If you want to use OS packages instead of python packages from pypi then consider also installing the following packages before you begin:

With Sitepackages

This method re-uses existing OS-level python packages. This means you’ll have fewer worries keeping your python environment in sync with OS-level libraries.

# apt-get install python-virtualenv
# virtualenv python-pyff

Choose this method if you want the OS to keep as many of your packages up to date for you.

Without Sitepackages

This method keeps everything inside your virtualenv. Use this method if you are developing pyFF or want to run multiple python-based applications in parallell without having to worry about conflicts between packages.

# cd $HOME
# apt-get install python-virtualenv
# virtualenv -p python3 python-pyff --no-site-packages

Choose this method for maximum control - ideal for development setups.

Verifying

To verify that python 3.6 is the default python in the pyFF environment run

# python --version

The result should be Python 3.6 or later.

To verify that the version of pip you have is the latest run.

# pip install --upgrade pip

Installing

Now that you have a virtualenv, its time to install pyFF into it. Start by activating your virtualenv:

# source python-pyff/bin/activate

Next install pyFF:

# cd $HOME
# cd pyFF
# LANG=en_US.UTF-8 pip install -e .

This will install a bunch of dependencies and compile bindings for both lxml, pyyaml as well as pyXMLSecurity. This may take some time to complete. If there are no errors and if you have the pyff binary in your $PATH you should be done.

# cd $HOME
# mkdir pyff-config
# cd pyff-config

Upgrading

Unless you’ve made modifications, upgrading should be as simple as running

# source python-pyff/bin/activate
# pip install -U pyff

This should bring your virtualenv up to the latest version of pyff and its dependencies. You probably need to restart pyffd manually though.

Next Steps

Now that you hopefully have a working installation of pyFF you are ready to start exploring all the ways pyFF can help you manage metadata. It may be good to go read the Quick Start Instructions now but in general pyFF should be run in the same directory that contains a pipeline in yaml format and depending on the nature of the pipeline additional files may be needed including things like…

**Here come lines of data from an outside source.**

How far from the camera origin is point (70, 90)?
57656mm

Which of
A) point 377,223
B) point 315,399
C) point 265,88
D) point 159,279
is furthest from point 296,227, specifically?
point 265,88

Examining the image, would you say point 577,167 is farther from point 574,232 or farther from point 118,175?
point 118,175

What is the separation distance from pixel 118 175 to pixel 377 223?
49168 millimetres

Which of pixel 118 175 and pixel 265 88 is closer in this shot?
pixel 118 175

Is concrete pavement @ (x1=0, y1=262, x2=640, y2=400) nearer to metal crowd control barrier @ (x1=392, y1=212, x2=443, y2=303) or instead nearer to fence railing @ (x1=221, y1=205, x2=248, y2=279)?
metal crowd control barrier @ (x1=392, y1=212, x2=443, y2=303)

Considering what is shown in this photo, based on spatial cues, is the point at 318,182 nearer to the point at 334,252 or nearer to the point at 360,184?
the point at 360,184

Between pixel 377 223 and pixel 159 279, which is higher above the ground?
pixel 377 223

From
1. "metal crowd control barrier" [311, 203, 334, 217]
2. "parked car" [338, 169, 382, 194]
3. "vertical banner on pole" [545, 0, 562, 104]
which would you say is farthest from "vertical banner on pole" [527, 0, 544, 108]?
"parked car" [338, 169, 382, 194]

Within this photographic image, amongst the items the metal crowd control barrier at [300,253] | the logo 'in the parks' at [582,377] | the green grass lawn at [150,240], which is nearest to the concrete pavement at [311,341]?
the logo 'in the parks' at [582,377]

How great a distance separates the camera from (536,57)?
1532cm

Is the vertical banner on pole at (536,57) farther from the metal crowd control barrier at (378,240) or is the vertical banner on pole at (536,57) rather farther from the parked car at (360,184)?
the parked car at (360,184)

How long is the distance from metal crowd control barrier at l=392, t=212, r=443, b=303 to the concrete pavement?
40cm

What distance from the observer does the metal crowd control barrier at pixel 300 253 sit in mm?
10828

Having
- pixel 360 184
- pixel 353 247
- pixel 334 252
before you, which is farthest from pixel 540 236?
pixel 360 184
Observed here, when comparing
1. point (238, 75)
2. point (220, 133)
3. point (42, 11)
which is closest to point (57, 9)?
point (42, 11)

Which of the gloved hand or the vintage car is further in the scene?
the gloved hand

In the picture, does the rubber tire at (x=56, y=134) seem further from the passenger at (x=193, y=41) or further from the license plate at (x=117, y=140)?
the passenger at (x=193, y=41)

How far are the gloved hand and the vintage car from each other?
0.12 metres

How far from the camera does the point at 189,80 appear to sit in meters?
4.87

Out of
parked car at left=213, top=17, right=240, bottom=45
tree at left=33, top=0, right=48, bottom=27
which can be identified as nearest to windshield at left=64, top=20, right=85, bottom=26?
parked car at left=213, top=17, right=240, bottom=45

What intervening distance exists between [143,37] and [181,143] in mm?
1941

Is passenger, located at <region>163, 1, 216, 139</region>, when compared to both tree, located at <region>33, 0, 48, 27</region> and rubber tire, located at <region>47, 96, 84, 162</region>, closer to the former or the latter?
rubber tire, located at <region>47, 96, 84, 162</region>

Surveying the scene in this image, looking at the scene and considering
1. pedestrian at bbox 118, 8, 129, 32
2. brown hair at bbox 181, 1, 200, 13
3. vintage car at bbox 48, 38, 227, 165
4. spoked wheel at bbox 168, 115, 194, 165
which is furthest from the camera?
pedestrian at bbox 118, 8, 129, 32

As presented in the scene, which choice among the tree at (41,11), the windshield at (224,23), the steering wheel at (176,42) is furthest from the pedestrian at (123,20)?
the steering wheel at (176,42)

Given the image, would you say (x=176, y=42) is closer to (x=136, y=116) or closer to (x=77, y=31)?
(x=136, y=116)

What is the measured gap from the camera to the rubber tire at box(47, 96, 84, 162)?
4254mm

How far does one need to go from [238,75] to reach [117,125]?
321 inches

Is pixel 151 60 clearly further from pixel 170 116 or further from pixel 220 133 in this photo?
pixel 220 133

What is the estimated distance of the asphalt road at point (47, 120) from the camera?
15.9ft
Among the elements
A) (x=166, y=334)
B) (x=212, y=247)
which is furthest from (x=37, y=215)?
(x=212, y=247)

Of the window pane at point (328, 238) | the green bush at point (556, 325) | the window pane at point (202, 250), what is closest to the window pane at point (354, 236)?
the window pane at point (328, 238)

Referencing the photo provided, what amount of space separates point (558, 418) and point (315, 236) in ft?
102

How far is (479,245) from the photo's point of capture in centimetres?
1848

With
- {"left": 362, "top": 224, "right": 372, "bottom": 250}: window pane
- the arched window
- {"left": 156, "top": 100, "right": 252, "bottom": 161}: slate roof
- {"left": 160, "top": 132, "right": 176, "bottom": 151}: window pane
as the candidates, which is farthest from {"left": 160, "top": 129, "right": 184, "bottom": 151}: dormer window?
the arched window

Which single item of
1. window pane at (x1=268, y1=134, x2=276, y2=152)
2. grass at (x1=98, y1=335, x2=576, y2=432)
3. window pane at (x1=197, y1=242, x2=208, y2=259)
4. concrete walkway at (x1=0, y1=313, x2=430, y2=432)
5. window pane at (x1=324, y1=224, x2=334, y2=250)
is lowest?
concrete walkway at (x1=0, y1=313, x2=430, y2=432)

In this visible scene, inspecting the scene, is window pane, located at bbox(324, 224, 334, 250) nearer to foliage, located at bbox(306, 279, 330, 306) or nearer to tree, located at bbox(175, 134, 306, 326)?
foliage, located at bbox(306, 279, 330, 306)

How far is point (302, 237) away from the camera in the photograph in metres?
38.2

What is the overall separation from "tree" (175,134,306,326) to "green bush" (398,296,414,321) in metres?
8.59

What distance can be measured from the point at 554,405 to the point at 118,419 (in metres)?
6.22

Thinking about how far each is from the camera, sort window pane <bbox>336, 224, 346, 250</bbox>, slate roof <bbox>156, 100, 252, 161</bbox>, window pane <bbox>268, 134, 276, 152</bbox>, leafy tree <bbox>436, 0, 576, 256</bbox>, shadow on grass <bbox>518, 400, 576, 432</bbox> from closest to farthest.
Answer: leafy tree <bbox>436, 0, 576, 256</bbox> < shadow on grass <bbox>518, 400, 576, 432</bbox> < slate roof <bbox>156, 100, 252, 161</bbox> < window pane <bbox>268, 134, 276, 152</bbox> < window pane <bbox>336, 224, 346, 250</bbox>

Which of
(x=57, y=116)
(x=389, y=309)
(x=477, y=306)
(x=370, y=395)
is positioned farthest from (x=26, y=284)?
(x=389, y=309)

  • A list of metadata URLs.

  • A set of files containing metadata URLs - eg XRD or MDSL files.

  • A key and crt signing key pair which can be generated from genkey.sh in the scripts directory.

Quick Start Instructions

There are a lot of options and knobs in pyFF - in many ways pyFF is a toolchain that can be configured to do a lot of tasks. In order to start exploring pyFF it is best to start with a simple example. Assuming you have read the installation instructions and have created and activated a virtualenv with pyFF installed do the following:

First create an empty directory and cd into it. In the directory create a file called edugain.fd with the following contents:

- load:
   - http://mds.edugain.org
- select:
- stats:

Now run pyFF like this:

# pyff edugain.fd

You should see output like this after a few seconds depending on the speed of your Internet connection you should see something like this:

---
total size:     5568
selected:       5567
          idps: 3079
           sps: 2487
---

Congratulations - you have successfully fetched, parsed, selected and printed stats for the edugain metadata feed. This is of course not a useful example (probably) but it illustrates a few points about how pyFF works:

  • pyFF configuration is (mostly) in the form of yaml files

  • The yaml file reprsents a list of instructions which are processed in order

  • The load statement retrieves (and parses) SAML metadata from edugain.org

  • The select statement is used to form an active document on which subsequent instructions operate

  • Finally, the stats statement prints out some information about the current active document.

Next we’ll learn how to do more than print statistics.

Running pyFF

There are two ways to use pyFF:

# a “batch” command-line tool called pyff # a wsgi application you can use with your favorite wsgi server - eg gunicorn

In either case you need to provide some configuration and a pipeline - instructions to tell pyFF what to do - in order for anything intersting to happen. In the Quick Start Instructions guide you saw how pyFF pipelines are constructed by creating yaml files. The full set of piplines is documented in pyff.builtins. When you run pyFF in batch-mode you typically want a fairly simple pipline that loads & transforms metadata and saves some form of output format.

Batch mode: pyff

The typical way to run pyFF in batch mode is something like this:

# pyff [--loglevel=<DEBUG|INFO|WARN|ERROR>] pipeline.yaml

For various historic reasons the yaml files in the examples directory all have the ‘.fd’ extension but pyFF doesn’t care how you name your pipeline files as long as they contain valid yaml.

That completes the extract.